In [None]:
%matplotlib inline

import numpy as np
import random
from scipy.stats import norm
import tensorflow as tf
from tensorflow import keras
from sklearn.metrics import confusion_matrix
from sklearn.linear_model import QuantileRegressor
import matplotlib.pyplot as plt

seed = 0
random.seed(seed)
np.random.seed(seed)
tf.random.set_seed(seed)

## Simple NN for XOR

In [None]:
X = np.array([[0,0],[0,1],[1,0],[1,1]])
y = np.array([[0],[1],[1],[0]])

model = keras.Sequential()
model.add(keras.layers.Dense(units = 16, input_dim=2, activation = "relu"))
model.add(keras.layers.Dense(1, activation = "sigmoid"))

model.summary()


# State the loss function and optimizer (adam is a good choice usually)
model.compile(optimizer=keras.optimizers.Adam(),loss='mean_squared_error',metrics=['accuracy'])

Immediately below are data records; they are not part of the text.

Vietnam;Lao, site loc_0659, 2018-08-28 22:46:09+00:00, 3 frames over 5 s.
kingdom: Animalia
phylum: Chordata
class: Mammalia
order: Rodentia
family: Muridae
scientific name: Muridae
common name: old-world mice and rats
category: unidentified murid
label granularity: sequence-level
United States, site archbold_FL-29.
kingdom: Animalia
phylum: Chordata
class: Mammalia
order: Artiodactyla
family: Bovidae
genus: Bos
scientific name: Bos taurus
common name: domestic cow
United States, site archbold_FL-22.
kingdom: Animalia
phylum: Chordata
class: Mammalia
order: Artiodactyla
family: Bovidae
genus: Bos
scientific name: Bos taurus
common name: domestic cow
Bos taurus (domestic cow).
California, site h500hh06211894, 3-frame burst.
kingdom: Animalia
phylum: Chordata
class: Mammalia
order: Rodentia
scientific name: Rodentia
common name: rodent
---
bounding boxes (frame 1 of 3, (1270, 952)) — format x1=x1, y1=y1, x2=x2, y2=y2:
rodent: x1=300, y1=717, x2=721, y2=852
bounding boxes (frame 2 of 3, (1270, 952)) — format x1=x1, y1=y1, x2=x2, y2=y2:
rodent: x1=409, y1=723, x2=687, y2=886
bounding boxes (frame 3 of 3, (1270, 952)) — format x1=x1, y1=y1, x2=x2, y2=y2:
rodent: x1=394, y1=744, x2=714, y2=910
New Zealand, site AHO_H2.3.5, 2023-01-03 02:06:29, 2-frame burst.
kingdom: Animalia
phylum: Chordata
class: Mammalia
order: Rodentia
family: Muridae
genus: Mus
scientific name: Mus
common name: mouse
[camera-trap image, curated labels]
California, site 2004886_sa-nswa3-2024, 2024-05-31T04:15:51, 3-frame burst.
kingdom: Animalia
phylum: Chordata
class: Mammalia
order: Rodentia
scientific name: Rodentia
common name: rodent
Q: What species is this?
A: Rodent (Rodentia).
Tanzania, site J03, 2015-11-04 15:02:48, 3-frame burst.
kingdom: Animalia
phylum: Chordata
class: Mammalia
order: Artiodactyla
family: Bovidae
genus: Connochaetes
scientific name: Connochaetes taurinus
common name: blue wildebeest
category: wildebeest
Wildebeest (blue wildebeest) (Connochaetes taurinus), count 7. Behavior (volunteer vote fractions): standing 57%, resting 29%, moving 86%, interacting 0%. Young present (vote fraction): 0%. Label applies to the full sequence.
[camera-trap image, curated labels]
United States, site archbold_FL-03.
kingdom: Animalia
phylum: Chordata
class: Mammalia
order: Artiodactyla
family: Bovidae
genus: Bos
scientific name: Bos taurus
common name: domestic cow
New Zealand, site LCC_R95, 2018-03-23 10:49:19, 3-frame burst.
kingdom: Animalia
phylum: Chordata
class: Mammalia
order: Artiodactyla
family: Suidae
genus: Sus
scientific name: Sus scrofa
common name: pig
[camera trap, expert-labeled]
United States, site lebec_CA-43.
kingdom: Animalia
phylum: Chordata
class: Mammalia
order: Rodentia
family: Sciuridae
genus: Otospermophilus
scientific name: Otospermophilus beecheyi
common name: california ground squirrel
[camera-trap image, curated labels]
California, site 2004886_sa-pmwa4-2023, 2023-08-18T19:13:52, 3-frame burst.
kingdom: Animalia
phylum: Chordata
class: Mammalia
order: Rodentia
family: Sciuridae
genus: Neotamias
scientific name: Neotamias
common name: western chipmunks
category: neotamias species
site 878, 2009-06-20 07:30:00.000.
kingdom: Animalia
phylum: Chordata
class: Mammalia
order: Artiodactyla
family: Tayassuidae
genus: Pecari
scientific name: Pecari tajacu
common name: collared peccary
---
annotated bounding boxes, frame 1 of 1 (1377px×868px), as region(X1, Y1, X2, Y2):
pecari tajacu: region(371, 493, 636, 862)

losses = model.fit(X,y,epochs=500,verbose=2)

# View improvement over epochs
plt.plot(losses.history['loss'])
plt.show()
plt.plot(losses.history['accuracy']) # Notice we are able to plot the accuracy in training as well
plt.show()

In [None]:
prob = model.predict(X) # Make predictions
pred = (prob > 0.5) + 0
#Evaluate the accuracy
print(np.mean(pred == y)) # Accuracy
# Since this is training data, compare with the final training accuracy
print(losses.history['accuracy'][-1])
print(confusion_matrix(y_pred=pred , y_true=y)) # Confusion matrix

In [None]:
# Go back to cell 2 and consider other network structures
# What are the mathematical formulations for these structures?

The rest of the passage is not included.